The language of an alien species who can communicate telepathically will not have the first level of signs
It seems highly unlikely to me, if not outright impossible, that an alien species can ignore the literal meanings of their expressions, and focus only on the allegorically conveyed concepts. The Tamarians do use the literal meanings of Darmok and ocean to figure out which story is referenced. So, it would seem terribly wasteful not to use the literal meanings to communicate.
But the example does suggest an interesting possibility: that an alien language may lack a level that human languages have. The language of an alien species who can communicate telepathically, for example, will not have the first level of signs. Aliens who have the cognitive capacity to remember an infinite number of signs (eg, a name) – each standing for a distinct meaning – would have no use for the second level of structure. Human languages, by contrast, have a structure because, despite our limited memory and cognitive abilities, it helps us create infinitely many sentences using finite elements.

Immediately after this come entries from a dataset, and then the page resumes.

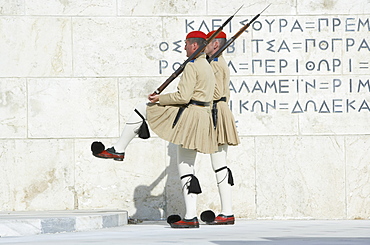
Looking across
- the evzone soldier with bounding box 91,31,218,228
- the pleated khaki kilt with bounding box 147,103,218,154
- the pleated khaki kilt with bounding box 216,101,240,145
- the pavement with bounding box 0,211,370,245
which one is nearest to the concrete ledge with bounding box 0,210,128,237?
the pavement with bounding box 0,211,370,245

An extraterrestrial language that lacks the third, semantic level would be particularly alien: one whose elements are not ‘about’ anything. Its words do not refer to objects nor are its sentences true or false descriptions of the world. Creatures that use such a language would be causal mechanisms that hook up with the world by way of environmental inputs – eg, smell, temperature or radiation – to produce resultant outputs. ‘Communication’ between such creatures may be a series of causal transactions: a stimulus from one causing a response in another, much like how hormones work in our bodies.
This should remind us of the interaction between machines, which is also causal in nature: the computer on which you are reading this article interacted causally with the Aeon server to bring this article to your screen. But does this interaction amount to linguistic communication? Is a language that lacks semantics even a language? It is difficult to give a simple answer to this. But these are the sort of questions that we should expect to encounter when meditating on alien modes of communication. We expect an encounter with aliens to challenge our conception of what it is to have a body, what it is to be conscious, what it is to be a living creature, and what it means to behave intelligently. So, in thinking about alien modes of communication, shouldn’t we be exploring possible languages that are very different from our own – so much so that they challenge our very conception of what a language is?
Alien modes of communication may also have additional levels, ones that we cannot yet foresee. Perhaps there is an affective level that can encode how exactly one feels – say, the nature and intensity of one’s pain. Or a phenomenal level that can encode qualitative experiences, such as an apple’s redness. Growing out of our anthropocentric bubble to explore how aliens might communicate will equip us better for a potential first contact scenario. But it will also make us more reflective about, and potentially improve, one of the greatest assets that our species possesses: language.